# In Production now, can't wait to get a date offer...



## mrbelk (Dec 5, 2003)

So Mrs. MrBelk and I are going to pick up her new Z4 at the PCD since the timing for our sort-of annual European Delivery didn't work out this year. We did PCD on our first BMW back in 2000 when they first started offering it and had an absolute blast. From ATL, doing PCD is almost a no-brainer since Greer is so close.

Most of the waiting this time will be easy since we're going to be on vacation for most of the time the car is in transit. Hopefully we won't have to wait too long into July for our delivery day.

-MrB


----------



## I-Won-Today (Feb 21, 2007)

Congrats :thumbup: We look forward to having you back!


----------



## mrbelk (Dec 5, 2003)

I-Won-Today said:


> Congrats :thumbup: We look forward to having you back!


Can't wait to get back... just need to know when you want us to show up.

-MrB


----------



## mrbelk (Dec 5, 2003)

So 7/28 is it, if I agree with it. It will likely mean about 3 more weeks wait than if we took delivery at my dealer. That's a tough one; since we're down to one car for a while. What are the chances of getting on a waitlist for short notice cancellations? Since we live in ATL, we can get there on very short notice. Can we shortcut the vehicle introduction part (since that seems to be the limiting factor)?

-MrB


----------



## I-Won-Today (Feb 21, 2007)

Sorry for the delay... They've kept me pretty busy lately and I haven't had a chance to check this forum.

Typically our cancellations occur the day of delivery or the day before, which doesn't give us enough time to get your vehicle to our facility and have it prepped. However I believe in your situation, they've scheduled you for that date due to the production of the vehicle and not our availability. On average it will take about 1 1/2 - 2 weeks longer to take PCD delivery vs. the dealer.

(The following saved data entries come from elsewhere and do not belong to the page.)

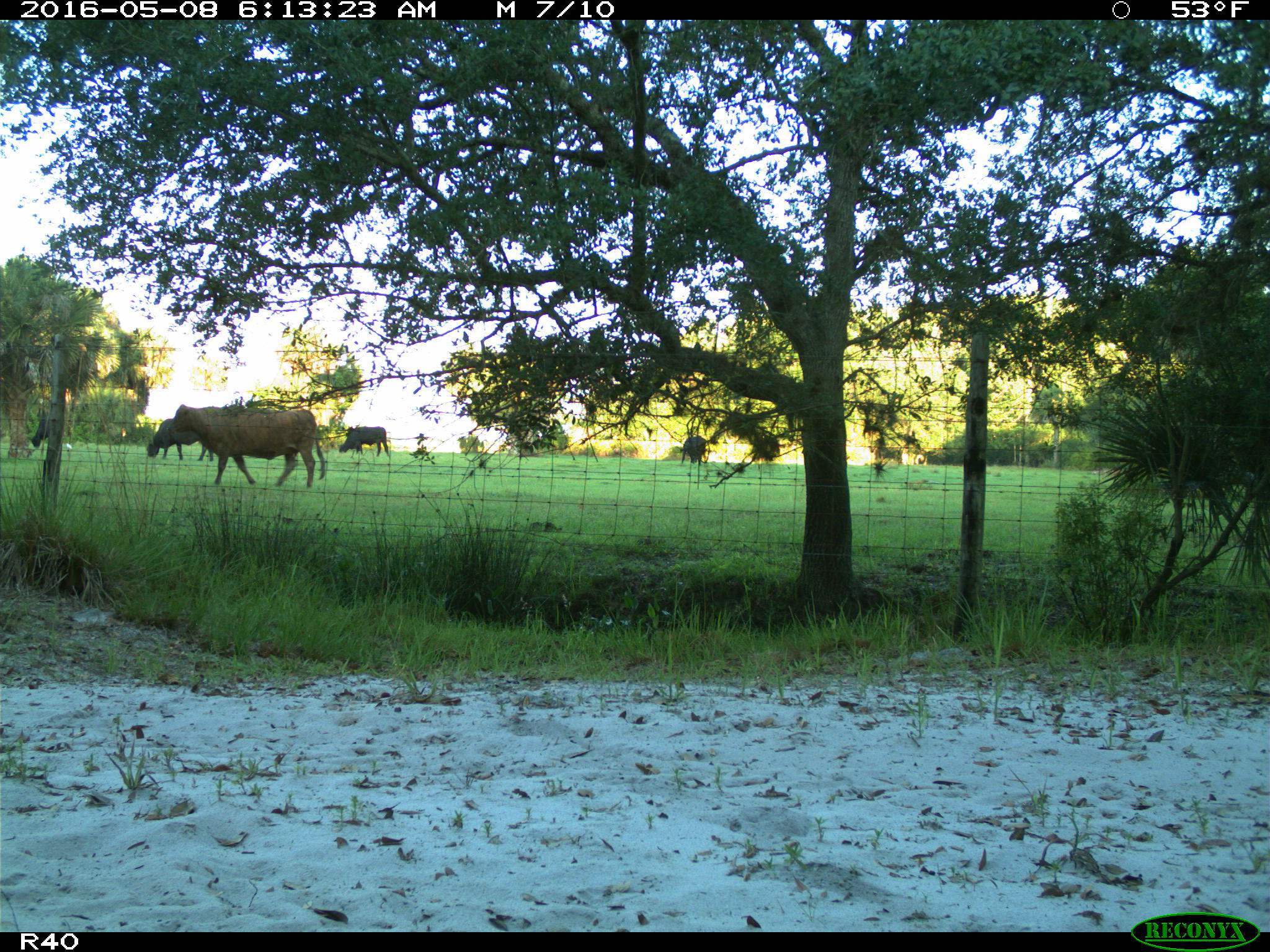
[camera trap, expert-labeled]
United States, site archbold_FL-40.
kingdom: Animalia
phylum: Chordata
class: Mammalia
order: Artiodactyla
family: Bovidae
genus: Bos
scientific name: Bos taurus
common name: domestic cow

The dealer has the luxury of calling you the day it gets off the truck and is not trying to give you that date 6-10 weeks out. We have to build in a little wiggle room for shipping delays, especially now that we are heading into hurricane season. 

I could possible look into seeing if they could move you to an earlier day that week, but I'm pretty sure they won't move it to an earlier week. Just let me know :thumbup:


----------



## mrbelk (Dec 5, 2003)

I-Won-Today said:


> Sorry for the delay... They've kept me pretty busy lately and I haven't had a chance to check this forum.
> 
> Typically our cancellations occur the day of delivery or the day before, which doesn't give us enough time to get your vehicle to our facility and have it prepped. However I believe in your situation, they've scheduled you for that date due to the production of the vehicle and not our availability. On average it will take about 1 1/2 - 2 weeks longer to take PCD delivery vs. the dealer.
> 
> ...


Been on vacation for a couple weeks.

I can certainly appreciate the scheduling challenges trying to build in enough fudge factor for shipping delays and whatnot.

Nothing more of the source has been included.